**REQUIRED ACTIONS**:
1. Please answer these from the courthouse voting account, one line each:
(a) Which building and which office did Jensen and his girlfriend go to?
(b) About how long did they wait after sitting down?
(c) About how many supervisors appeared to be present?
2. List, in order, each action the staffer takes in Jensen's description in the courthouse voting account.
3. Write the next part of the courthouse voting account, starting after its last sentence.
=== TEXT BLOCK ===
A little after 4:30 on Friday, October 29, Jensen and his girlfriend walked into the Crow Wing County Courthouse, and went upstairs to the Auditor’s office. “It was full of people”, Jensen recalls. They submitted their applications to the auditor, and took a seat to wait their turn to vote. .
“We waited for about fifteen minutes”, Jensen said, “and I noticed there were a lot of people there who seemed to have issues”; they were disabled. “I didn’t think anything of that”, Jensen added.
We’ll come back to that later in the story.
There appeared to be a dozen, maybe fifteen handicapped people, and perhaps three supervisors.
“But what alarmed me”, said Jensen, “was, I’m looking across at a poll booth, and I see a staffer walk over with an individual who’s mentally handicapped, put down ballot w/pen. The guy walked away from the booth. She called him back over – you could tell by her body language she was getting impatient, and the guy wouldn’t come back. So she filled out his ballot. Then she retrieved hjim, and had him turn in his ballot.”
Jensen continued “So I went “what the hell?” I couldn’t[ believe she filled out the guy’s ballot!”
=== SOURCE EXCERPT ===
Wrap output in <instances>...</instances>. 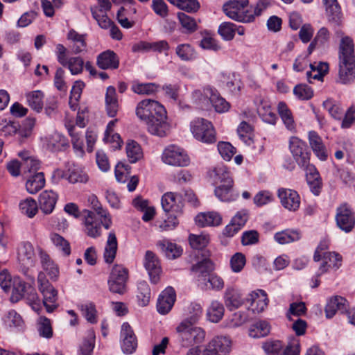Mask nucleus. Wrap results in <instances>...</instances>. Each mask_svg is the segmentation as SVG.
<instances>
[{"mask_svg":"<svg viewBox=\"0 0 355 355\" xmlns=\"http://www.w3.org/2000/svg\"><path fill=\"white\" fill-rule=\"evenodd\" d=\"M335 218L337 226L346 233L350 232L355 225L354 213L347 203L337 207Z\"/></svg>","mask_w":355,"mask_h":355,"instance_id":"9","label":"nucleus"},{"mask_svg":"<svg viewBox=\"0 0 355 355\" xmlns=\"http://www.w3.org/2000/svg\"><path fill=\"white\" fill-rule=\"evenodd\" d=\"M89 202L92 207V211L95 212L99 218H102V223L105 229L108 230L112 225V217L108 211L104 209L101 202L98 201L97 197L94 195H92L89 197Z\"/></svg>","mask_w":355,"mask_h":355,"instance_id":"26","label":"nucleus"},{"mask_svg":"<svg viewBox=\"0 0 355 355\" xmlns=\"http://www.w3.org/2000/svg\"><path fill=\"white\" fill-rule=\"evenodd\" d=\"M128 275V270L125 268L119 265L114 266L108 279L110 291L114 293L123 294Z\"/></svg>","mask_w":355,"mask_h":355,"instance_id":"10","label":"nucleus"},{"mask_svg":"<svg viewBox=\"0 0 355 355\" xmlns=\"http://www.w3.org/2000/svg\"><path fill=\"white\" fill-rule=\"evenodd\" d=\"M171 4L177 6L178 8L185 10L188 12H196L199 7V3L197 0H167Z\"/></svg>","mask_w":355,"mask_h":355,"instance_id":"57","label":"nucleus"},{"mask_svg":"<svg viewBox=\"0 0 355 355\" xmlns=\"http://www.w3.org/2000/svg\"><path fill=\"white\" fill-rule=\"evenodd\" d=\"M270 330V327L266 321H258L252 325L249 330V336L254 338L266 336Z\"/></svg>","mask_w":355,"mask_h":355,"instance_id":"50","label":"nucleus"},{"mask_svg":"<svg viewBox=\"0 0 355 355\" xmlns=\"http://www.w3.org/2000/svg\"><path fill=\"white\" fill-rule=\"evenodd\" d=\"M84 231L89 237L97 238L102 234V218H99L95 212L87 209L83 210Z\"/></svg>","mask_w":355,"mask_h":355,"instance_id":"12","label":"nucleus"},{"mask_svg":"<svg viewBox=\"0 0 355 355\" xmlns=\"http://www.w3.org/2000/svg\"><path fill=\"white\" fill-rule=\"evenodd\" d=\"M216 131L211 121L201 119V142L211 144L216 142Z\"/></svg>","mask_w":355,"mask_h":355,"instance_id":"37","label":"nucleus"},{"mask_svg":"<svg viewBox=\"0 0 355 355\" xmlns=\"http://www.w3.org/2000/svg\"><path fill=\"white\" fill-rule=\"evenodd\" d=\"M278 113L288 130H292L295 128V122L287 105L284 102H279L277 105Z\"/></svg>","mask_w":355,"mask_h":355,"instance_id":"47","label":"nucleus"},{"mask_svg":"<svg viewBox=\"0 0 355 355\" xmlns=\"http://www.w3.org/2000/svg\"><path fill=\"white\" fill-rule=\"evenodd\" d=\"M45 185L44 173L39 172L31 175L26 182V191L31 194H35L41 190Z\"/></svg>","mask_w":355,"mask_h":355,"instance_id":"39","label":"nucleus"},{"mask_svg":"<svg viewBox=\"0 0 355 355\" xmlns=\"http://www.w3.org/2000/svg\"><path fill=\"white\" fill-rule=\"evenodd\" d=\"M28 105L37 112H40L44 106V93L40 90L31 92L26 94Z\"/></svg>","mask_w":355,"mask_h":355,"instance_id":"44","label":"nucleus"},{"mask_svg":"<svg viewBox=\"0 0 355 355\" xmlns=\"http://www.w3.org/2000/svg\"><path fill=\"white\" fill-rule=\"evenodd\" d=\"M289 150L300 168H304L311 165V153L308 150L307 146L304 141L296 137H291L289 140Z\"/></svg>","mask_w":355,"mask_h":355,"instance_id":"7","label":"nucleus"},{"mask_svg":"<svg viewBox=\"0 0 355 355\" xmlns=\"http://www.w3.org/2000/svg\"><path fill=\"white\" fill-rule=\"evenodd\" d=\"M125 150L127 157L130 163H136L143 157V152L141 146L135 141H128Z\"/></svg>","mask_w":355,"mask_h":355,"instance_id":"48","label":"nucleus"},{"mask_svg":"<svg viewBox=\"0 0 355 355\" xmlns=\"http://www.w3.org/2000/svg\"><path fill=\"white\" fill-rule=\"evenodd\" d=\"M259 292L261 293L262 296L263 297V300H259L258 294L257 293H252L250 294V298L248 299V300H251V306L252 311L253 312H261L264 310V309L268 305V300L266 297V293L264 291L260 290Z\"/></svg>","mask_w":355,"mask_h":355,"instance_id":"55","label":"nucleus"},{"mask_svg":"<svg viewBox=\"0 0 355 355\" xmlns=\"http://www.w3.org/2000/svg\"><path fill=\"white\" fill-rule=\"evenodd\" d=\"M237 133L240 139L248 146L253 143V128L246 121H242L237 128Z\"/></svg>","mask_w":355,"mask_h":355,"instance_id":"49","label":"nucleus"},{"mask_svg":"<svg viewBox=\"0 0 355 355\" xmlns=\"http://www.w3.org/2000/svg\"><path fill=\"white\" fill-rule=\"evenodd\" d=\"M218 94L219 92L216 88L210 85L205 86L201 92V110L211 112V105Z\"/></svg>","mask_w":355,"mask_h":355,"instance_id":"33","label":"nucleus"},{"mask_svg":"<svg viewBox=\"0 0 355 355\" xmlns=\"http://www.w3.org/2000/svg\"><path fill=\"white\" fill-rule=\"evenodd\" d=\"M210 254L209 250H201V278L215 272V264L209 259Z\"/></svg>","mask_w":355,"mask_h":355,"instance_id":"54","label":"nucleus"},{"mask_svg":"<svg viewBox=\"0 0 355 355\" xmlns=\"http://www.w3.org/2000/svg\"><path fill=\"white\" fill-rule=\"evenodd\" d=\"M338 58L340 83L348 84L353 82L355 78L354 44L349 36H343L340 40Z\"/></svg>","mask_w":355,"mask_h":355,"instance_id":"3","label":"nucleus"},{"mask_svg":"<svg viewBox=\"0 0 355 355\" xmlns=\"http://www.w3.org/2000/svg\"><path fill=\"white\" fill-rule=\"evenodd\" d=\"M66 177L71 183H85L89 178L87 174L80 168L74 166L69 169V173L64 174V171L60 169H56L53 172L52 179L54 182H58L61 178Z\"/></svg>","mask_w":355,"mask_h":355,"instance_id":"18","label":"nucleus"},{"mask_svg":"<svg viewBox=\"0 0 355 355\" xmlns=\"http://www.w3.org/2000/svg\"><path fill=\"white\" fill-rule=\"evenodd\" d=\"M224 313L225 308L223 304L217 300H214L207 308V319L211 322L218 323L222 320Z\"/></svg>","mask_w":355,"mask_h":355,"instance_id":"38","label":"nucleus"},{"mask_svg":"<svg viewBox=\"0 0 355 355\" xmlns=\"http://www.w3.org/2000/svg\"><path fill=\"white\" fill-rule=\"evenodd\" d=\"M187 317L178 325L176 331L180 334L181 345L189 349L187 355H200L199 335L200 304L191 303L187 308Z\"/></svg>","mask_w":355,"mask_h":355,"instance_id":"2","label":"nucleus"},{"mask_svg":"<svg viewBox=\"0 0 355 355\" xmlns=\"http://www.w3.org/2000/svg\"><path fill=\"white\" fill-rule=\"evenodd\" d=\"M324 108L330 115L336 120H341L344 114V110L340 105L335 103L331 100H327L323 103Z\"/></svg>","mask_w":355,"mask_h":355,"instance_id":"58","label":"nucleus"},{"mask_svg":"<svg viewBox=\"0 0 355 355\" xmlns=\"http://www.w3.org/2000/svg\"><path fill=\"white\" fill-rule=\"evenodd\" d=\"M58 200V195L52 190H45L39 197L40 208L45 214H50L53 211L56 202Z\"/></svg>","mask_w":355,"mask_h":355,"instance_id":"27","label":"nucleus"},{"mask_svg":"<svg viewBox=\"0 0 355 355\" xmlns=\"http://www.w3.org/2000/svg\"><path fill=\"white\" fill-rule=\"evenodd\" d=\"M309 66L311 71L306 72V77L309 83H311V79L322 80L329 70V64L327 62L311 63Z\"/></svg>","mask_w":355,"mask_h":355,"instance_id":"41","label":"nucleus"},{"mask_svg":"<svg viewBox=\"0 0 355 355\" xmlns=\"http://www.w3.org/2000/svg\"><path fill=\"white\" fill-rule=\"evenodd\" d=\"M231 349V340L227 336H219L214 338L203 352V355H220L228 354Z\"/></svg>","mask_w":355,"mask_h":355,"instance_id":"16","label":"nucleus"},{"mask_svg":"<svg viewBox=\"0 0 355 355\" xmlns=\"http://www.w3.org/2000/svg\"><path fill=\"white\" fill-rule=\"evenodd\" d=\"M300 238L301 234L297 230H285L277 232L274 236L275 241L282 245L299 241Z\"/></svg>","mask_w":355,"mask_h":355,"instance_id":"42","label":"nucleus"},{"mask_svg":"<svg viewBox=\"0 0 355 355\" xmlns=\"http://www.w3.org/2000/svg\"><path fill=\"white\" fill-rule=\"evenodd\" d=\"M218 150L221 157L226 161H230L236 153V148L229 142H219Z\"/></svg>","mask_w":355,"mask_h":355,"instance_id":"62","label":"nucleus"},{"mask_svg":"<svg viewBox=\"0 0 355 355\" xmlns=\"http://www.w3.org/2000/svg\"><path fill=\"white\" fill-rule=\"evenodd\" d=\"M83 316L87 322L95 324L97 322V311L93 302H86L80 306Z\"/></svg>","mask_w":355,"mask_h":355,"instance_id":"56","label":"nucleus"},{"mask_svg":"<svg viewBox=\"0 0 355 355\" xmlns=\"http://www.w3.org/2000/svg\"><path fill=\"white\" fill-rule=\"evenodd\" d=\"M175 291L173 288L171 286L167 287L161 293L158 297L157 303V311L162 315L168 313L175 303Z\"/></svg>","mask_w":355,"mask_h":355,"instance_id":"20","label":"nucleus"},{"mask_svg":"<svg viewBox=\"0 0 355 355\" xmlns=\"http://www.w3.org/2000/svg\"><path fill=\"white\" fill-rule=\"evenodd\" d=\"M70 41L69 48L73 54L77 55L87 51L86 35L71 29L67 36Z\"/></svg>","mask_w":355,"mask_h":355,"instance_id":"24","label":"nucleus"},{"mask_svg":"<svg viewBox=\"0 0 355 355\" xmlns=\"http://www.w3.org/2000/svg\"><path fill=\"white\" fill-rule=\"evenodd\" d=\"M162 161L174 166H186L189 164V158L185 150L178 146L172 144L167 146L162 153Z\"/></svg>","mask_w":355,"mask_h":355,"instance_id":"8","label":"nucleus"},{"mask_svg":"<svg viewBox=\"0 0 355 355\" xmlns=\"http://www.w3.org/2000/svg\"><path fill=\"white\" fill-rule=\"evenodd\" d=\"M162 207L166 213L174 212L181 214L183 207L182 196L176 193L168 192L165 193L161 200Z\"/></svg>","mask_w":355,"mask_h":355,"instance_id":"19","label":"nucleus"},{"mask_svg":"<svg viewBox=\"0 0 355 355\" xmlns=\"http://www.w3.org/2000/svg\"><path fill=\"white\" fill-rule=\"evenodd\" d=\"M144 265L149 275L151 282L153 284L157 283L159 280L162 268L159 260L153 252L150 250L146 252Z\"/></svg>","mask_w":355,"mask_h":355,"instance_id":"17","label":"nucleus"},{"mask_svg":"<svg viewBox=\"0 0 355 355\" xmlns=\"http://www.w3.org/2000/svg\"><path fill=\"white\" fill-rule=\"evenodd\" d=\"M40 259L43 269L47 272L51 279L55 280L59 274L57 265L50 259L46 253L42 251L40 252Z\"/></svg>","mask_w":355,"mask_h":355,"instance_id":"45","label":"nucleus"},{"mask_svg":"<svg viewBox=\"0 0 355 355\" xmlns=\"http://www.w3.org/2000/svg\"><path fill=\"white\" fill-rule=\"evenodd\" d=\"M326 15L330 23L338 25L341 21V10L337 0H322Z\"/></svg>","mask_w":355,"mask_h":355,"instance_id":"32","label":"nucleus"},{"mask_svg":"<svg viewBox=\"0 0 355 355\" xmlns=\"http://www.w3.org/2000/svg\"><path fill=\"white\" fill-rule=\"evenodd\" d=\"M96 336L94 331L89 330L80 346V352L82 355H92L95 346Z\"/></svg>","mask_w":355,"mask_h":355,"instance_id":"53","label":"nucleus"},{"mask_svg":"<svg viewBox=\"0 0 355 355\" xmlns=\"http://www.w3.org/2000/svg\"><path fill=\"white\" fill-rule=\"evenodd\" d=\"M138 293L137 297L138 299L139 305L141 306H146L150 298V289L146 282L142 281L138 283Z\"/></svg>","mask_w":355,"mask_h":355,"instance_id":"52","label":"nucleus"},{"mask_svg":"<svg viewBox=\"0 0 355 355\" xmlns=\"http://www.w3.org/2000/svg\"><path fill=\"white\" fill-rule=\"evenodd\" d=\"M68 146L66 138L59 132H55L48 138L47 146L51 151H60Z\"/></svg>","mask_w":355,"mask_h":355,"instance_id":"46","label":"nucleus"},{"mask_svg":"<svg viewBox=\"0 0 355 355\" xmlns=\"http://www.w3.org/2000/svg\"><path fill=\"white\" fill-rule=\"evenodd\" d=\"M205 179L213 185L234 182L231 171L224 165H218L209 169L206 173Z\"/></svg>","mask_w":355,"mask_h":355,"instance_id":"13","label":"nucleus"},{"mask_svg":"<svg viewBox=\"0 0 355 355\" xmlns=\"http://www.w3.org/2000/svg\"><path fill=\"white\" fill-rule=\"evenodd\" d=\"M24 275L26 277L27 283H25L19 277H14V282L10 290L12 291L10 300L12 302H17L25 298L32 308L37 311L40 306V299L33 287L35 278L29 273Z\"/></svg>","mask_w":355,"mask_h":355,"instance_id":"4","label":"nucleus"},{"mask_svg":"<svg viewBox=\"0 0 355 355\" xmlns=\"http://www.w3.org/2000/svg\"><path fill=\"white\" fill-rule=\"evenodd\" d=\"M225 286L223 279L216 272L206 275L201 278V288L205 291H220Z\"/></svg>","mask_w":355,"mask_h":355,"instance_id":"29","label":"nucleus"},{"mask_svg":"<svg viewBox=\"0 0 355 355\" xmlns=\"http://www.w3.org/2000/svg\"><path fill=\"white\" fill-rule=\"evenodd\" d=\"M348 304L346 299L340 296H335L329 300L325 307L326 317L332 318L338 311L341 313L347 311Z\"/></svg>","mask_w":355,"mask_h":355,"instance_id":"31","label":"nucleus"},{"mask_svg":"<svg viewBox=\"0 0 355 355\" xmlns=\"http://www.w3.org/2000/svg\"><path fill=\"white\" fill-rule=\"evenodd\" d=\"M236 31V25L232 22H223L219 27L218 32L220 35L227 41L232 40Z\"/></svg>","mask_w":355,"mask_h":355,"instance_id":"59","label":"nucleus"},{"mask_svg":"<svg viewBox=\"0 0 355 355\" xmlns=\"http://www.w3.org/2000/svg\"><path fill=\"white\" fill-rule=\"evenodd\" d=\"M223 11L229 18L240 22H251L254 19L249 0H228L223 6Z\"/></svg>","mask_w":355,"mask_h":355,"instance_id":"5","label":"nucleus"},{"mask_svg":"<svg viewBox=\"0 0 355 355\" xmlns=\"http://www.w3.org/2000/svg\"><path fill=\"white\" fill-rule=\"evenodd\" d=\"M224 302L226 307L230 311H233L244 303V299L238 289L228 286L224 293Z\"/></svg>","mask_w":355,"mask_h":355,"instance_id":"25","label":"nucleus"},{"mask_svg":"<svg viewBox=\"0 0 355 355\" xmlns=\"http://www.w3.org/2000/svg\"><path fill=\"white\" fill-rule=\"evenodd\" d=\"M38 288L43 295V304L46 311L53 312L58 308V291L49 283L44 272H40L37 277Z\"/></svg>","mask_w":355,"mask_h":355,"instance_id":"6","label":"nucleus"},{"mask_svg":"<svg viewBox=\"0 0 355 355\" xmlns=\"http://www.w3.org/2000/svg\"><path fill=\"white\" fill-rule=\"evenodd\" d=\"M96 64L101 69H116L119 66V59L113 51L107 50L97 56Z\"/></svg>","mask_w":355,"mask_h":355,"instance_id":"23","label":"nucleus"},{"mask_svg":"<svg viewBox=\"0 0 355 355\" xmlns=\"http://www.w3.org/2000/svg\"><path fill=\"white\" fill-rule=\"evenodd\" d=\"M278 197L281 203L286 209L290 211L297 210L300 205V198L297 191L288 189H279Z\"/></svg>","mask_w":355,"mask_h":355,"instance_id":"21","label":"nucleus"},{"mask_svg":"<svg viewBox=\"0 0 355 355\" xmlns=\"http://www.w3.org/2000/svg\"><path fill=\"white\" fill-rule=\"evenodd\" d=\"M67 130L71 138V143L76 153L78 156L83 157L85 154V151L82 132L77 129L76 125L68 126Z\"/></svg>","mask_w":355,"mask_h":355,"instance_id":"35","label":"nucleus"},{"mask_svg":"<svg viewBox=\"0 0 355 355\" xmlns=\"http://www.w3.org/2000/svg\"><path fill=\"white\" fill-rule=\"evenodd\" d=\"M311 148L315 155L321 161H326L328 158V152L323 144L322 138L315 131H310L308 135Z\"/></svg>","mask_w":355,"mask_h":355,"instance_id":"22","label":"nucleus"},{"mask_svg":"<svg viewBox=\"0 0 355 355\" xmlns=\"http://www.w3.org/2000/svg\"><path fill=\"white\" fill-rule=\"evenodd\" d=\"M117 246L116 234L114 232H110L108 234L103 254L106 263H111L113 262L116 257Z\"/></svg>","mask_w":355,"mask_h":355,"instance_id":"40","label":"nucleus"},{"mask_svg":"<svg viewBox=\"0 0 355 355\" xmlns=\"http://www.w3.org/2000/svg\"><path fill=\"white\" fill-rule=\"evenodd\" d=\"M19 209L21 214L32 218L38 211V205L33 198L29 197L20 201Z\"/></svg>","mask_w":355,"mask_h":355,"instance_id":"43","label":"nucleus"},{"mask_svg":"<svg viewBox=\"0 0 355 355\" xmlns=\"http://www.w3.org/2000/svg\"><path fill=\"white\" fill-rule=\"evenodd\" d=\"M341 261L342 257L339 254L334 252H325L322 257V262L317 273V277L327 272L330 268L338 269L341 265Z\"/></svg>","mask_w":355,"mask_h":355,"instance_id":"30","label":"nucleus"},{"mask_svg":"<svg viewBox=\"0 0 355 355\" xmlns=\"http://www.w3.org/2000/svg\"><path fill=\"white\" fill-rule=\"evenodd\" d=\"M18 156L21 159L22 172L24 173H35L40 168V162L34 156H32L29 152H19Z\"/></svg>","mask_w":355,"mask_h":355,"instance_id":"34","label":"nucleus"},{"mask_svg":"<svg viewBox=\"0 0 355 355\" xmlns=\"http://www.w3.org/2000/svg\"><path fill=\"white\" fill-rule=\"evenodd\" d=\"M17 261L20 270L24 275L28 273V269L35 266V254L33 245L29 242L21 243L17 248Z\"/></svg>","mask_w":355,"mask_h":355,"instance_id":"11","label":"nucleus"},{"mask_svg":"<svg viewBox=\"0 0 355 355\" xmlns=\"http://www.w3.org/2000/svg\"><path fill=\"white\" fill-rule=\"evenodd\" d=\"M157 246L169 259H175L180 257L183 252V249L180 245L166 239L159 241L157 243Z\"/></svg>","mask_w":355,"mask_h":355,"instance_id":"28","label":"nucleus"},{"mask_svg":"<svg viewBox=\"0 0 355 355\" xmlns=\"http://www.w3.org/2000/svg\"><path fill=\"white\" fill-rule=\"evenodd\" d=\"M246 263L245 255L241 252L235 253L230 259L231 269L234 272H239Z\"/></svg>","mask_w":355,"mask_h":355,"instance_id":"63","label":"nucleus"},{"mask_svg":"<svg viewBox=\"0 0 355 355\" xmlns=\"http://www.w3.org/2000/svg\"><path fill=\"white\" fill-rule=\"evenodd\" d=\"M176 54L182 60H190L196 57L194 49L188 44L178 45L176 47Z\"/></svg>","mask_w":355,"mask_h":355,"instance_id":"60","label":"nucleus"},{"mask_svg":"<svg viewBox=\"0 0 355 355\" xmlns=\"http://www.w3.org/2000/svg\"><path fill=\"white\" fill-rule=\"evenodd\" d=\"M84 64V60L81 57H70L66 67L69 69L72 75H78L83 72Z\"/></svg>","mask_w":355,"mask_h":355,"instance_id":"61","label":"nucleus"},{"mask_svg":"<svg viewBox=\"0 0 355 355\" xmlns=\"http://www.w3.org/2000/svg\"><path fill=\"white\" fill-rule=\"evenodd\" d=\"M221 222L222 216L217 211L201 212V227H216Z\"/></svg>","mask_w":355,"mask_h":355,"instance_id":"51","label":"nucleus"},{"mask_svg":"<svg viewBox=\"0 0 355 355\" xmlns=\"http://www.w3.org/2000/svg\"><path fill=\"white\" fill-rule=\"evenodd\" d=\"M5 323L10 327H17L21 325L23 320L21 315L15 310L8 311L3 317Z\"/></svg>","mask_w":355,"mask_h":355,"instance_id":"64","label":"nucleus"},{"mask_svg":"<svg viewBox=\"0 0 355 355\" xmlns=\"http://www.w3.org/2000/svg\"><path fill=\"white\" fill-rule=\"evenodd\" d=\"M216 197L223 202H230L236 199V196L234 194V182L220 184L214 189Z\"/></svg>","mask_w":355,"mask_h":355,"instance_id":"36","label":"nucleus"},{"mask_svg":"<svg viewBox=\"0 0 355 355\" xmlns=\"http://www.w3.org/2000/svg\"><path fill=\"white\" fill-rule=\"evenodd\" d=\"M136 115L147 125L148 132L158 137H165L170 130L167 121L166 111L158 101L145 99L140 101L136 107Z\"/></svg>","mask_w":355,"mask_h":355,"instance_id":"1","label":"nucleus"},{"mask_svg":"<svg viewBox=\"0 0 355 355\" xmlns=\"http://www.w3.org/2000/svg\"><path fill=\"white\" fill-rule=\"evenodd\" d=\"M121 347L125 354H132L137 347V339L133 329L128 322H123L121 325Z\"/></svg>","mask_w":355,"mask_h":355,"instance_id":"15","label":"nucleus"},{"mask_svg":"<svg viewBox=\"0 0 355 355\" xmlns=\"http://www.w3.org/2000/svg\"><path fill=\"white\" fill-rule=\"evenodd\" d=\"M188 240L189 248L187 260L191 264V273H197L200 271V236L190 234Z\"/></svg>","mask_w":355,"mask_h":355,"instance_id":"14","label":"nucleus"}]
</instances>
===
**RESULTS OF THE EXERCISE**:
1.
(a) The Crow Wing County Courthouse, the Auditor's office upstairs.
(b) About fifteen minutes.
(c) Perhaps three.

2.
1. Walked over to a poll booth with an individual who is mentally handicapped.
2. Put down a ballot with a pen.
3. Called him back over after he walked away from the booth.
4. Filled out his ballot.
5. Retrieved him.
6. Had him turn in his ballot.

3.
“As I’m voting, the woman was 2 booths down with another invividual. She was talking like he’s a child. Telling him who he should vote for. I think “This isn’t right”. Going right down line, candidate by candidate. I look over – her hand was on the pencil.” Jensen told me he overheard him instructing the man to vote a straight DFL ticket; “it was DFL candiates – Dayton, Oberstar, Taylor Stevens, Ward, right down the ballot, every candidate.”
Jensen said he asked the woman what she was doing. “She grabbed him, went across the room to other station, and continued filling out the ballot. I’ve seen her dictate two people’s votes. My perception is these people [the group of voters] don’t know where they’re at”.
Jensen became concerned. “I went to counter and asked the county worker – “Is this legal?”
Jensen stopped for a moment, and pointed out that he knows that it’s perfectly legal for people to help people to vote. “I’m a disabled veteran. I support the rights of the disabled”.
But, he added, “this was more than “assistance”.
He went to a county worker, and asked if she was aware of what was going on. “She says “Well, yeah””, Jensen continued. “She seemed nervous. Eventually she said “You don’t know the half of it. This is the fourth group we’ve had today”.
Jensen pointed out that his girlfriend witnessed this statement. I’ll be talking with her shortly.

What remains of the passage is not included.